Выбрать главу

Мы воспитаны в эпоху ценности слова, в эпоху, когда множительная техника была на учете, а всё самое значимое писалось в андеграунде. Нам легче отделять зерно от плевел. До этого, в частности, мы и договорились в фойе гостиницы далеко за полночь с одним из местных батюшек. Он родился в Москве и был танцором в одном всемирно известном коллективе, в Штаты приехал на гастроли. Здесь его сразила любовь, и он женился на дочке протоиерея. Потом сам стал священником. Время, проведенное в Штатах, уже чуть-чуть превысило у него время, проведенное дома. Мы сблизились по-дружески с первых фраз, и мне вспомнились слова одного покойного батюшки. «Знаешь, – говорил он, – как в конце будет? Людей будет много, но поговорить будет не с кем. Зато иногда встретишь человека, два слова скажешь, рюмку чаю выпьешь и воскликнешь: Да я тебя, кажись, с самого детства знаю!» Так оно и есть. С иным бок о бок живешь десять лет, но остаешься чужим. Другого раз увидишь, а будто всю жизнь знал.

Тот городок на Лонг Айленде, где служил этот батюшка и где американская молодежь пела всенощную, называется Глен Ков. «Ну что? Поехали ко мне в Гленковку», – шутя, говорил он. А храм деревянный, руками ныне покойного священника построенный. Другой храм, где мы служили Литургию, расположен в Си-Клиффе. Там служил священник, а потом епископ Митрофан (Зноско-Боровский). Его «Сравнительное богословие» я помню по семинарии. На клиросе пел сын священника Серафима Слободского – кажется, Алексей. «Закон Божий» отца Серафима для многих был первой обучающей книгой. И церковнославянская грамматика владыки Алипия Чикагского была нашим учебным пособием. Так что многое было сделано для Родины русскими за рубежом, сделано в области церковной науки, проповеди, образования.

Кто мы, называющие себя русскими? В первую очередь – православные. Этнос второстепенен. Беллинсгаузен – русский, Беринг, Крузенштерн, Барклай да Толли – тоже. Число иностранцев, служивших не за страх, а за совесть Белому Царю, весьма велико. Ими обогатилась наша история. Отец Серафим из Си-Клиффа говорит: «Моя фамилия Ганн. По-английски это похоже на “пистолет”. Но я из обрусевших немцев, а по-немецки это Hahn, то есть “петух”. Дед мой был Ганн и женился на бабушке, которая в девичестве была Курочкина. Потом он был священником» Далее следует длинная и интересная история, которую я не привожу из страха что-то перепутать. В этой истории есть Родина, вера, катастрофа, бегство, годы скитаний, служение на чужой земле, которую со временем неизбежно любишь, хоть и сквозь слезы. А еще – желание унести Родину с собой и передать ее детям. Дома ни слова на английском! Каждое воскресенье в церковь! Жен искать среди своих, верующих! И так жили тысячи семей, благодаря которым Православие в США не исчезло и воссоединилось с Церковью на Родине.

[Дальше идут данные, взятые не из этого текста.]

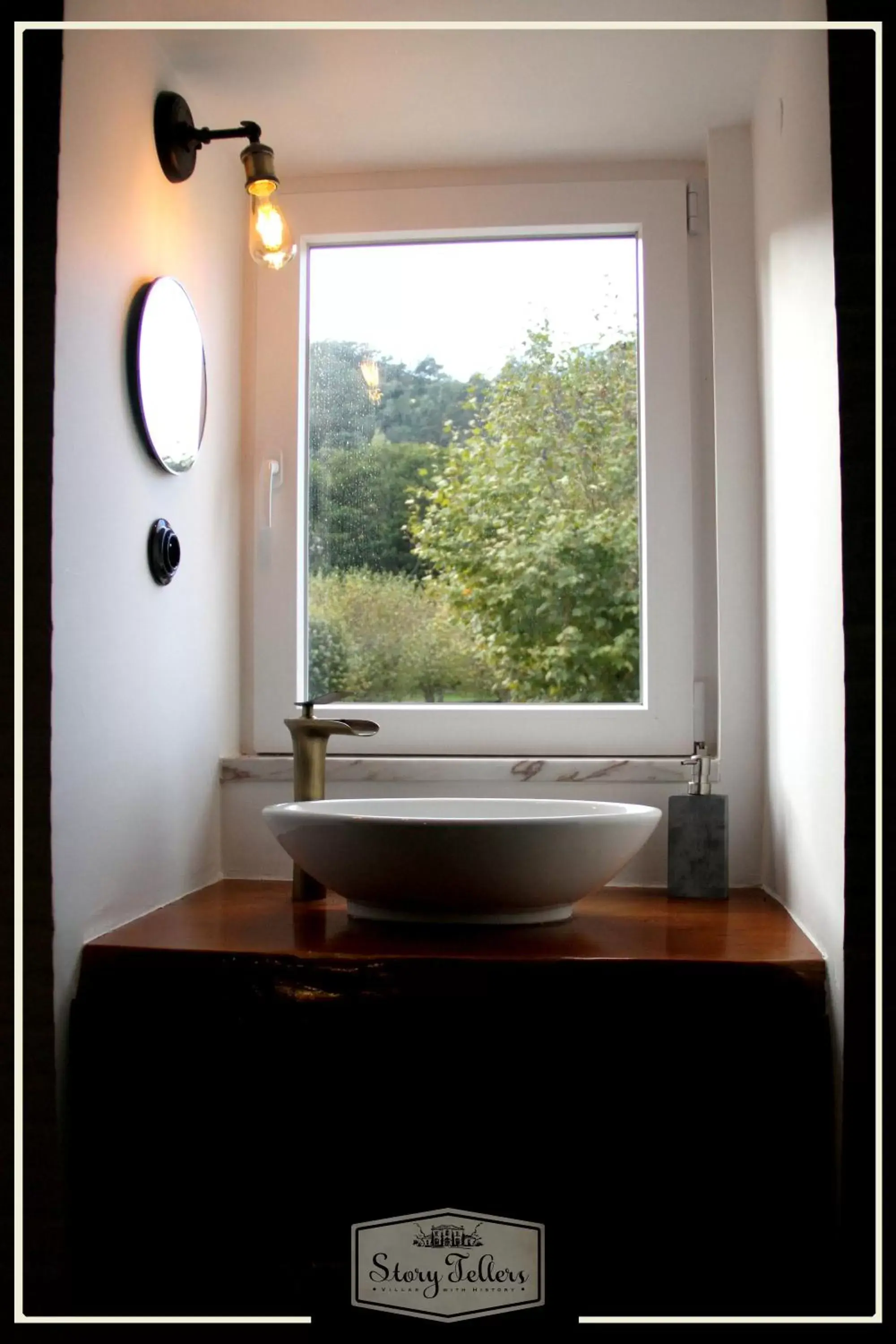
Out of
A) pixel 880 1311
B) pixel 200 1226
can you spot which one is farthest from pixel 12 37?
pixel 880 1311

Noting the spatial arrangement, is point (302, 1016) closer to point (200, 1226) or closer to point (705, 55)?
point (200, 1226)

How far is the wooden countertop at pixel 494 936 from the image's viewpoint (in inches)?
46.9

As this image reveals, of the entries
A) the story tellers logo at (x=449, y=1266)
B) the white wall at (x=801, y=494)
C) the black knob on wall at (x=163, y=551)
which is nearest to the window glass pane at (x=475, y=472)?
the white wall at (x=801, y=494)

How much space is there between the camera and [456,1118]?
1.17 m

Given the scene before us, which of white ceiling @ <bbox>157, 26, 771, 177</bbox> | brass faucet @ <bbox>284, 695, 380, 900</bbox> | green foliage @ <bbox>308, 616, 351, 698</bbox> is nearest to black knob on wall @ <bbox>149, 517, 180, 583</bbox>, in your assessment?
brass faucet @ <bbox>284, 695, 380, 900</bbox>

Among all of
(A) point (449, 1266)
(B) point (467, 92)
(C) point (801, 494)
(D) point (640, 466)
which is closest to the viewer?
(A) point (449, 1266)

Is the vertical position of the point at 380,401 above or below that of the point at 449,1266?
above

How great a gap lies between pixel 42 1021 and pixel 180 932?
21 cm

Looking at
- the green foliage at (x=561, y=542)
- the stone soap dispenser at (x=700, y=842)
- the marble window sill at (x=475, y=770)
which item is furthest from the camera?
the green foliage at (x=561, y=542)

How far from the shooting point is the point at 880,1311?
1.07 m

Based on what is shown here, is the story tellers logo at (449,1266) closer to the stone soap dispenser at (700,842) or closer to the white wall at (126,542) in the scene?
the white wall at (126,542)

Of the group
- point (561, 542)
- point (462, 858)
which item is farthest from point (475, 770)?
point (462, 858)

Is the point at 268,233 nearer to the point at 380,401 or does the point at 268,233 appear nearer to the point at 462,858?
the point at 380,401

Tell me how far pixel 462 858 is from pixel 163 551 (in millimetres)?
595
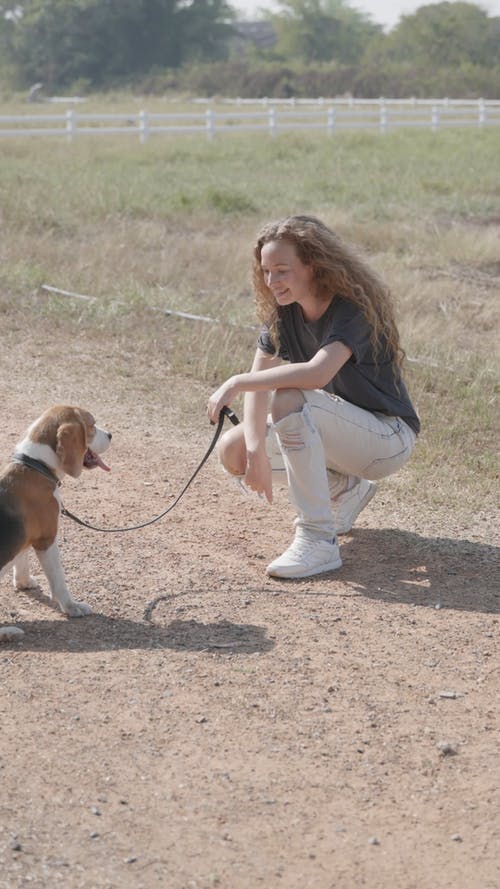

На Манхеттене русской речи больше, чем на московских базарах. «Теряет Россия людей», – говорит мне местный батюшка, имея в виду, что многие богатые и талантливые улетают за океан. Я думаю иначе. «Ничего она не теряет. Сегодня, при нынешней степени глобализации, важно уже не столько, где живешь, но главное – как живешь. Солженицын в Вермонте может, образно говоря, сделать для России не меньше, чем если бы жил он в Суздале или Красноярске». Язык остается, совесть остается, вера может прийти, если двери на ее стук открыть. Нужно думать о воцерковлении людей и сохранении полноты Евхаристической жизни. Остальное Бог прибавит и не пожалеет. Видели же мы обращенных («конвертов») из американцев, даже и в немалом количестве. Многие баптисты, адвентисты, пресвитериане, родившиеся в Штатах, на каком-то этапе жизни встречаются с православной верой и пленяются ею. Так что есть – несомненно, есть! – в нашей вере и та апостольская притягательность, и та смесь простоты и глубины, которую взыскует простое верующее сердце. «Сомневаться в нашем будущем – грех против Промысла Божия», – примерно так писал Никону Рождественскому Николай Японский накануне Октябрьской катастрофы.